Two Unicorns, 28,000 Robots
Two days, two $1.4 billion valuations, and a sector projected to ship just 28,000 units this year.
Editor’s Note: This is FlashPoint, Hello China Tech’s premium quick-strike column on one market-moving China tech event and why it matters.
Today’s column examines two humanoid robot startups that reached $1.4 billion valuations within 48 hours. The industrial capital behind them is real. The harder question is what $5.5 billion in annual sector funding buys when industry-wide unit sales remain in the low tens of thousands.

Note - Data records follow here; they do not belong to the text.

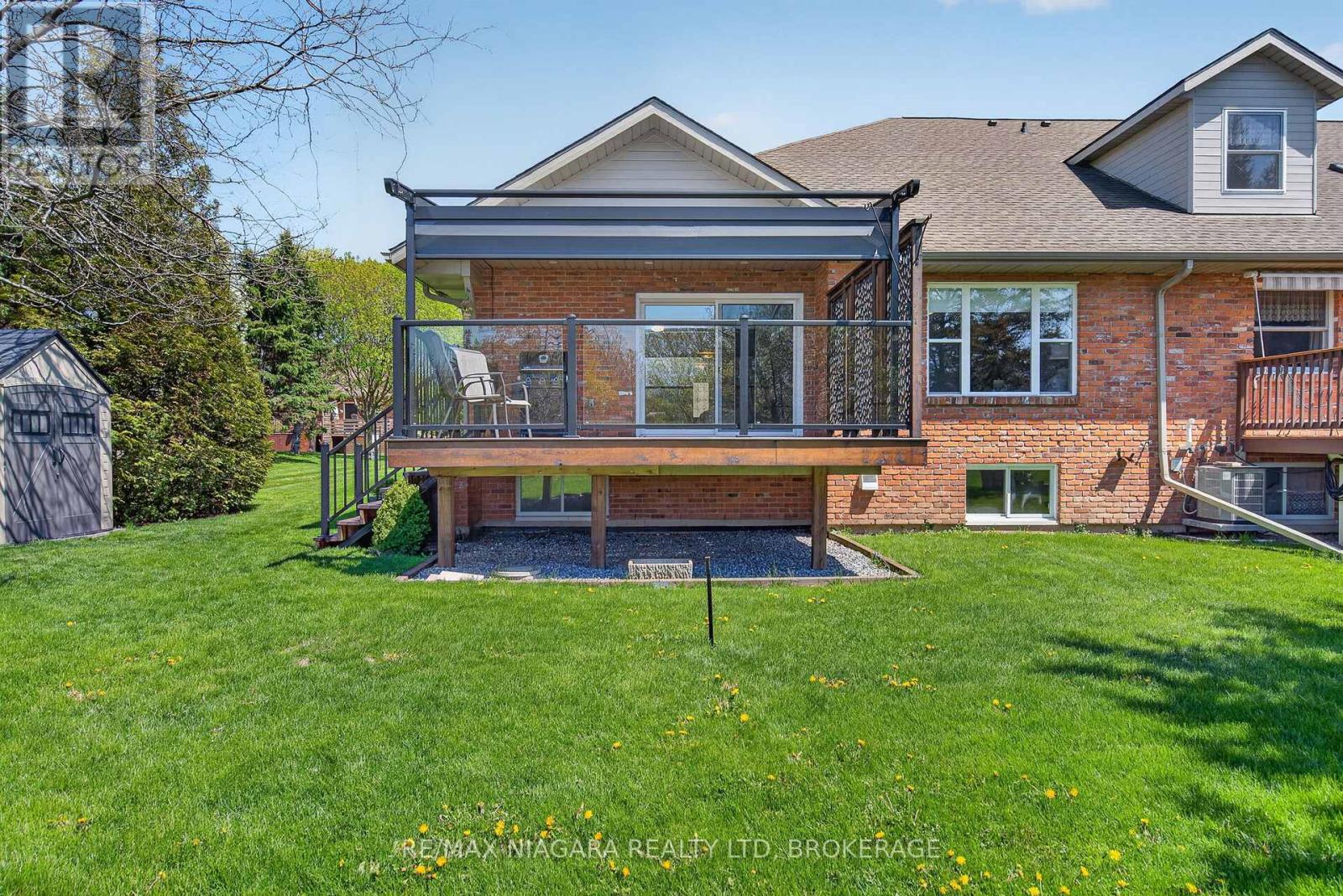 20 Portal Drive, Port Colborne, Ontario  L3K 6G2 - Photo 6 - X13113974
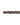 74128 - Century Drill & Tool 74128 Cobalt Left Hand Stubby Drill Bit, 7/16"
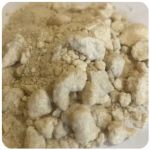 Героин Афган Heroin Afghan VHQ в Дубне Героин Афган Heroin Afghan VHQ в Дубне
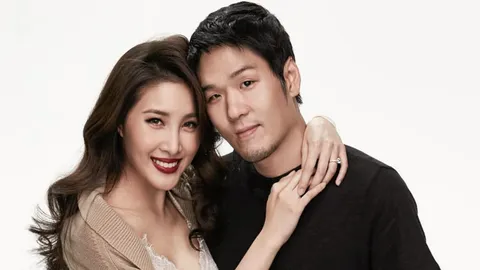 “เดี๋ยวงอน”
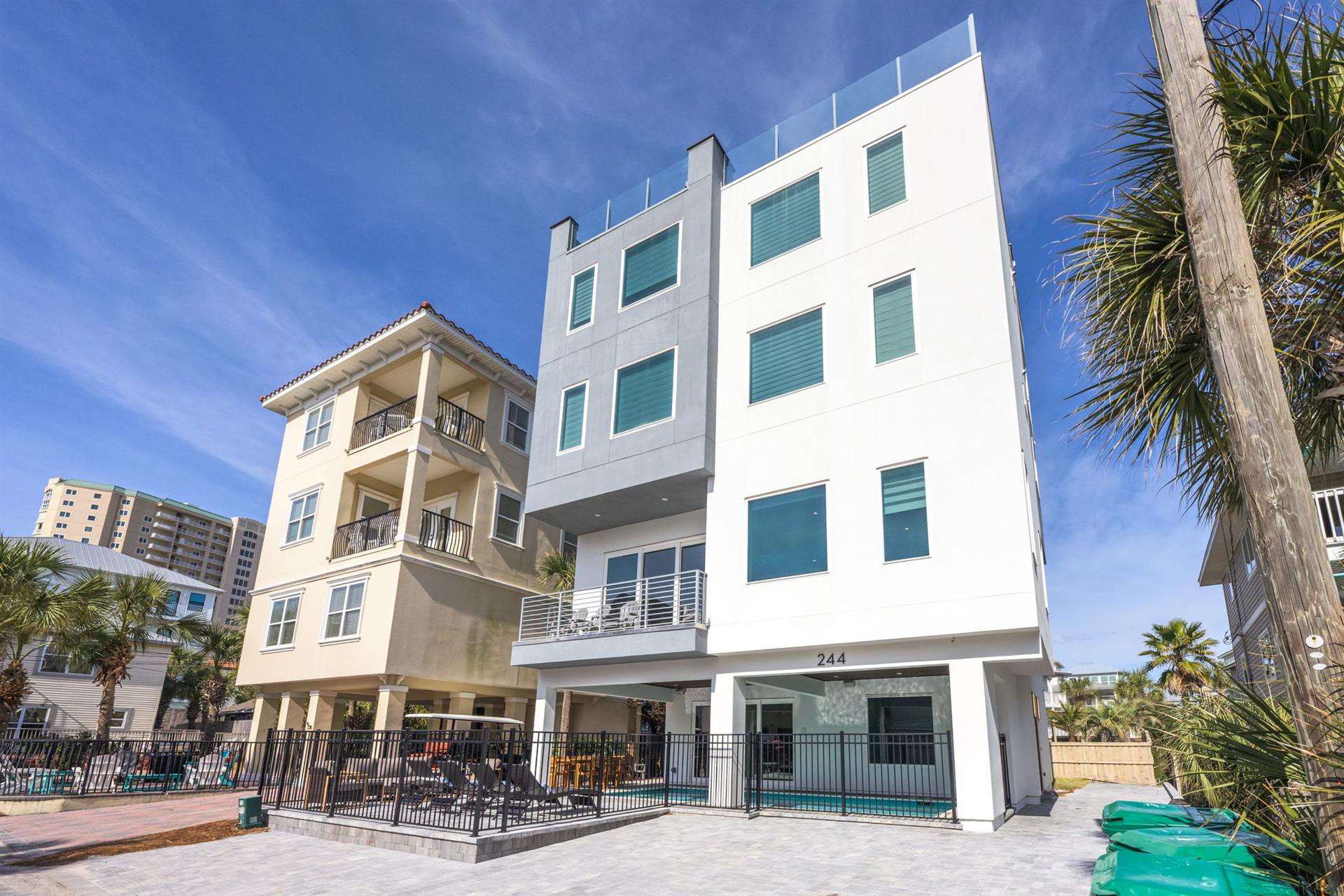 244 Open Gulf StMiramar Beach2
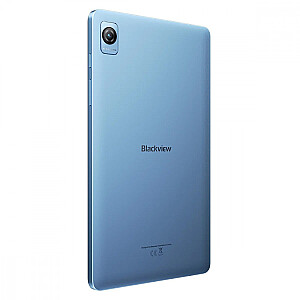 Tablete TAB 60 Lte 8.68 collas 6/128GB Zila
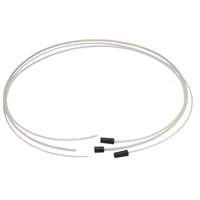 Trousse de tubes de rallonge We Share Industrial Supply
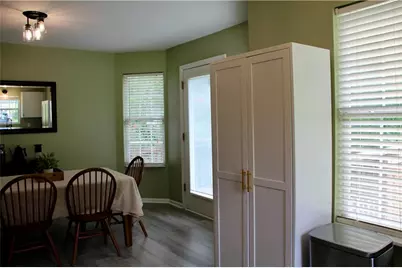 536 Windmill Drive, Dallas, GA 30132 - Photo 13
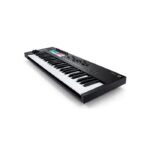 نوفايشن - لونش كي ٤٩ إم كيه ٣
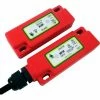 IDEM 112008 WPR Magnetic Non Contact Switch, 8Way, 2NC 1NO, M12 1 IDEM 112008 WPR Magnetic Non Contact Switch, 8Way, 2NC 1NO, M12 -Switches, Receptacles & Sensors Sales ID2 112008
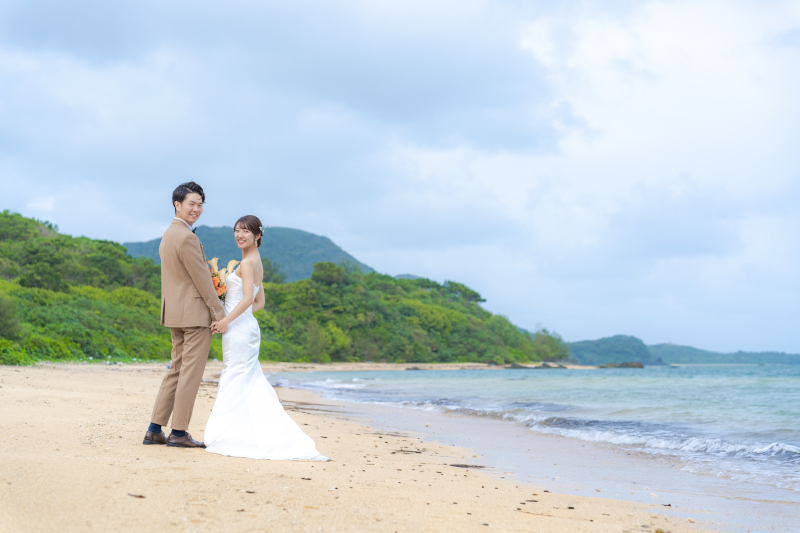 当社を何で知っていただきましたか?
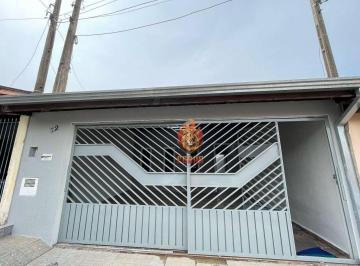 1d9f4a25ace81f155392268dc6fe6962.jpg · Casa Com 3 Dormitórios À Venda, 128 m² por R$490.000 - Parque Jataí - Votorantim/sp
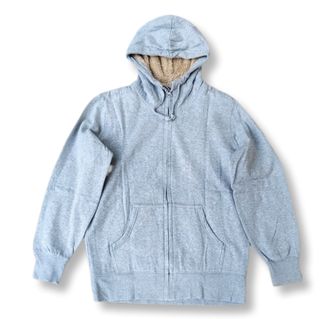 Jaket alan walker, Fesyen Pria, Pakaian Baju Luaran di Carousell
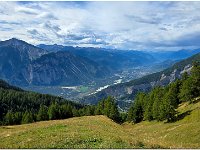 Image00019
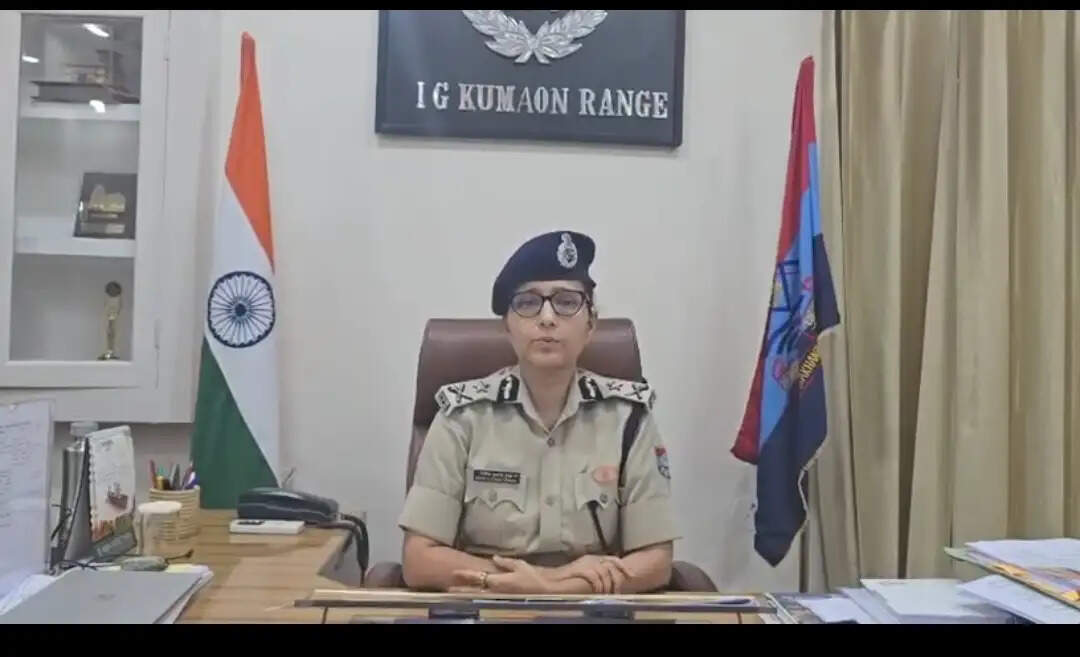 दिल्ली आंदोलन में शेर सिंह के कथित इस्तीफे पर पुलिस ने उठाए सवाल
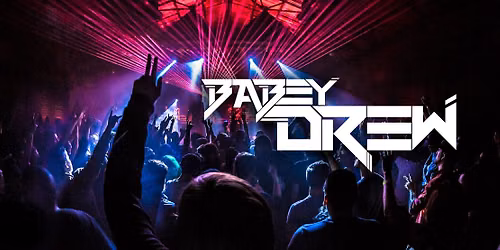 DJ BABEYDREW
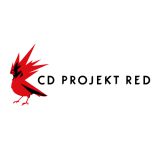 https://www.csaibildung.de/wp-content/uploads/2019/10/cd-projekt-red-160x160.jpg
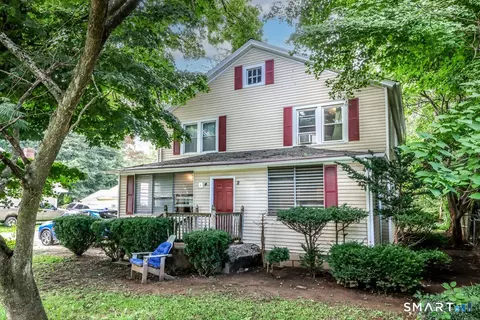 4 Riverview Ct, New Milford, CT 06776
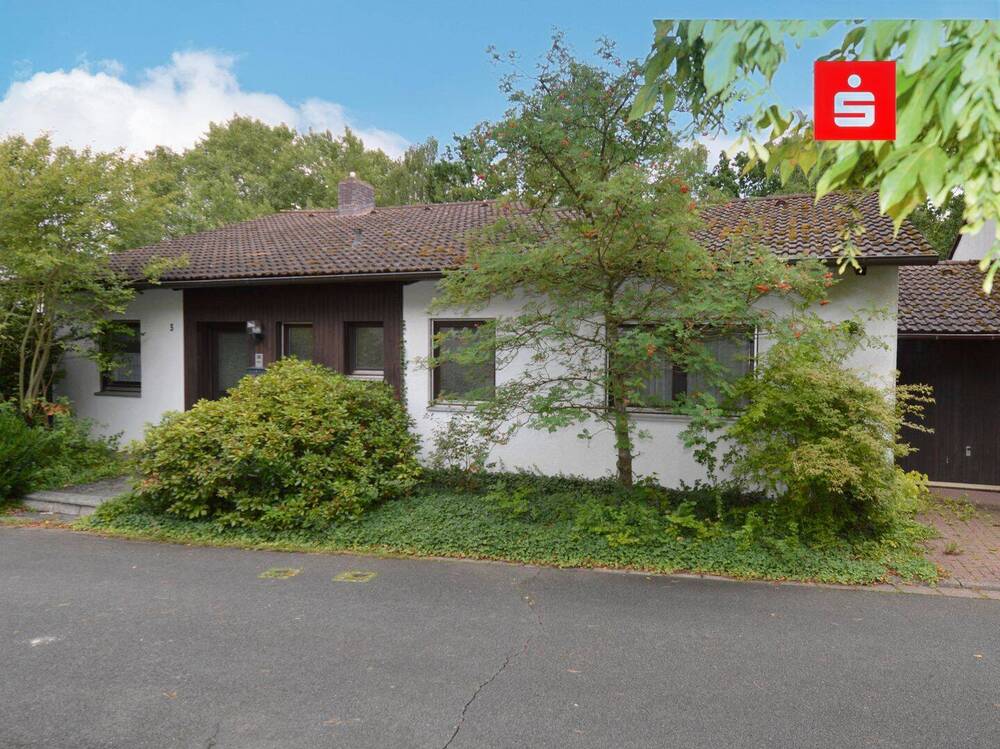 Thumbnail-Virtueller Rundgang im Web Exposè !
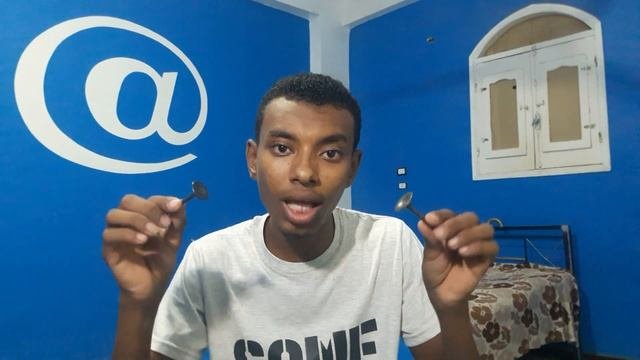 اهم قطعة في المحرك تسبب كوارثاحذر _ Mezo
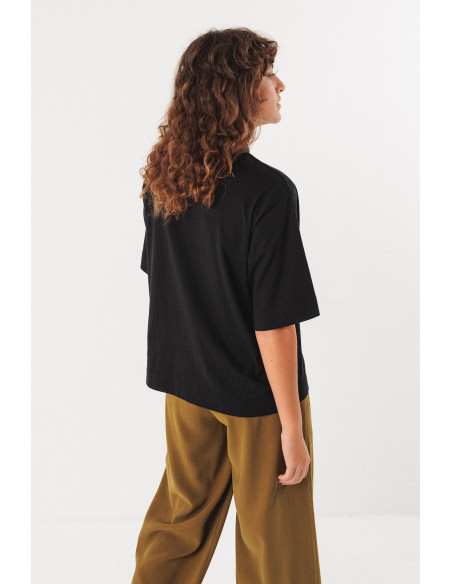 CAMISETA ZUNTZ-6-GOTS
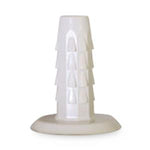 Steris Plastic Light Handle Cover, Sterile - LB20 - 1 Each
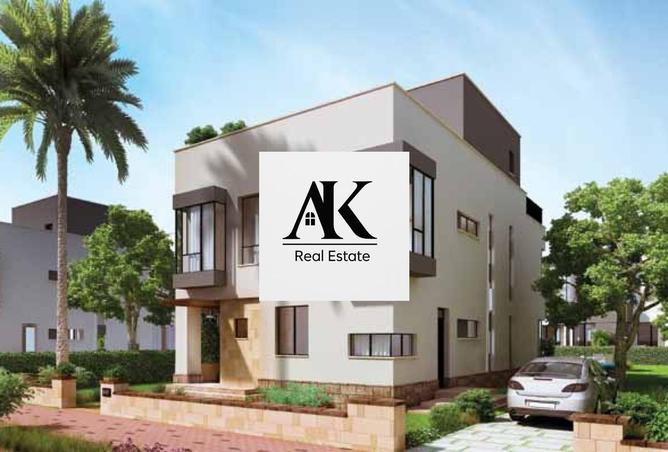 8419064 - Property Image 2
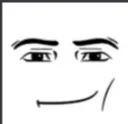 Emoji emoji_27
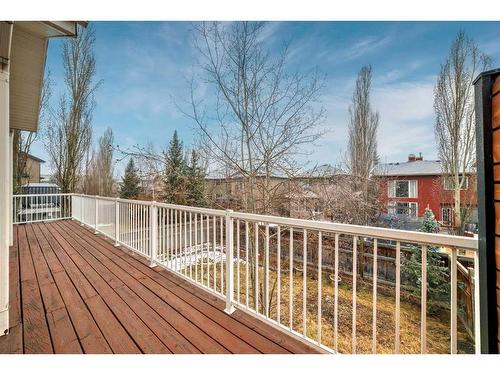 52 Auburn Sound Crescent Se, Calgary, AB - Outdoor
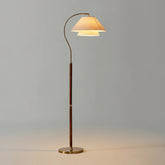 Maison Élégance Floor Lamp | Yedwo Design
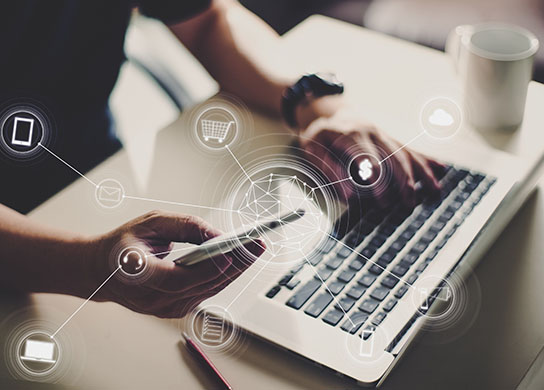 financial-innovation-article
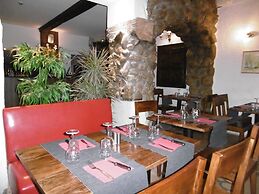 Relais Des Vieilles Postes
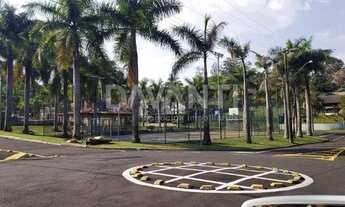 Imagem 5: Terreno - Vale do Itamaracá - Valinhos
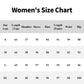 Women's Soft Thermal Underwear Two-Piece Set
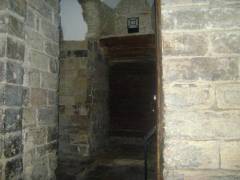 castlekeep39.jpg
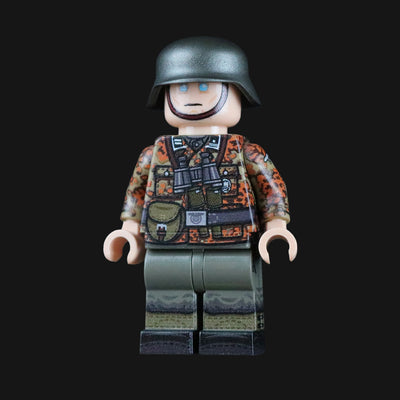 Full Fig#1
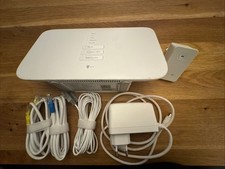 Telekom speedport smart gebraucht kaufen  Borken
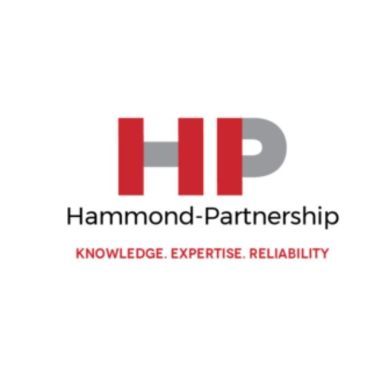 Hammond Partenership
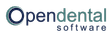 Open Dental Software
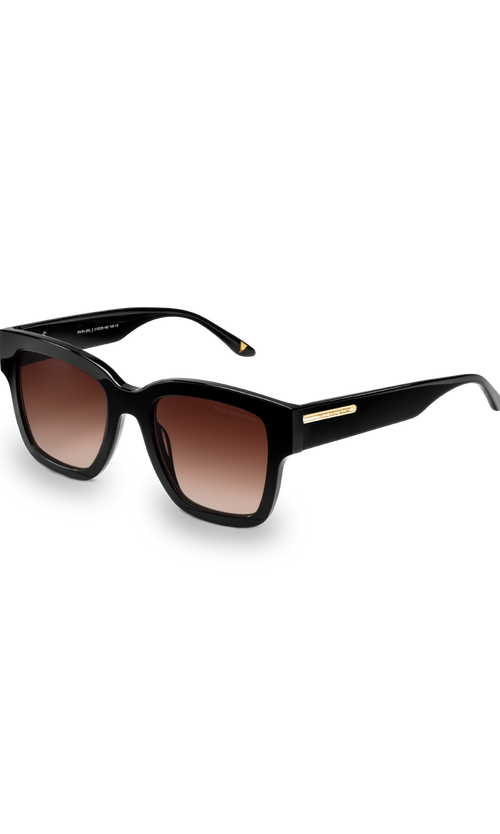 Paul Valentine Cara Super Sparpreis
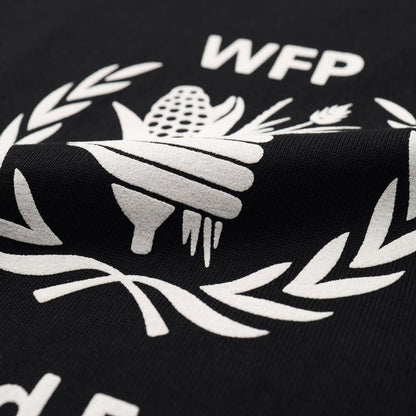 Personalized T-shirts THOM TREND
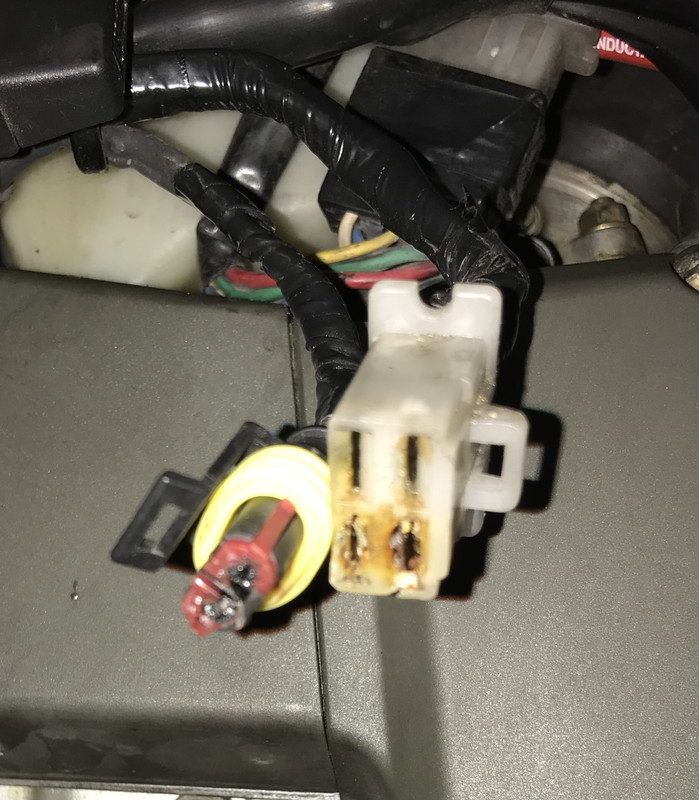 82DFA9F1-963C-4ED1-8EF6-AFE5D533AB03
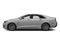 2016 Lincoln MKZ Base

Two Chinese humanoid robot startups reached $1.4 billion valuations within 48 hours. On February 23, AI² Robotics (智平方, a robot maker whose backers compare it to Tesla’s robotics unit) announced a Series B exceeding $140 million, its twelfth funding round in twelve months. A day later, Spirit AI (千寻智能, a developer of general-purpose robot intelligence founded two years ago) closed roughly $280 million across two rounds. Both now sit among the half-dozen Chinese robotics firms at the billion-dollar tier, a threshold that in this nascent sector marks the fundraising elite. Spirit AI’s CEO Han Fengtao offered a blunt forecast: 2026 for embodied AI will resemble 2023 for large language models. He is likely more right than he intended.
The parallel holds. In 2023, dozens of Chinese LLM startups raised billions before revenue arrived. Capital bet that scale would sort survivors from casualties. Embodied intelligence follows the same script. In 2025, the sector attracted $5.5 billion across 325 deals, with year-over-year growth exceeding 300% in both funding and deal count. That capital chases a market Morgan Stanley projects at 28,000 humanoid units sold in China this year, up 133% yet small enough to fit one large factory’s annual output.
AI² treats monthly shipments in the “hundreds” as a milestone. Its three-year, 1,000-unit contract with HKC (惠科, a major display panel manufacturer and AI² shareholder) was cited by Morgan Stanley as the sector’s largest order globally. One thousand robots over three years is what passes for a blockbuster deal. That the buyer doubles as an equity investor illustrates how tightly fundraising and order books intertwine.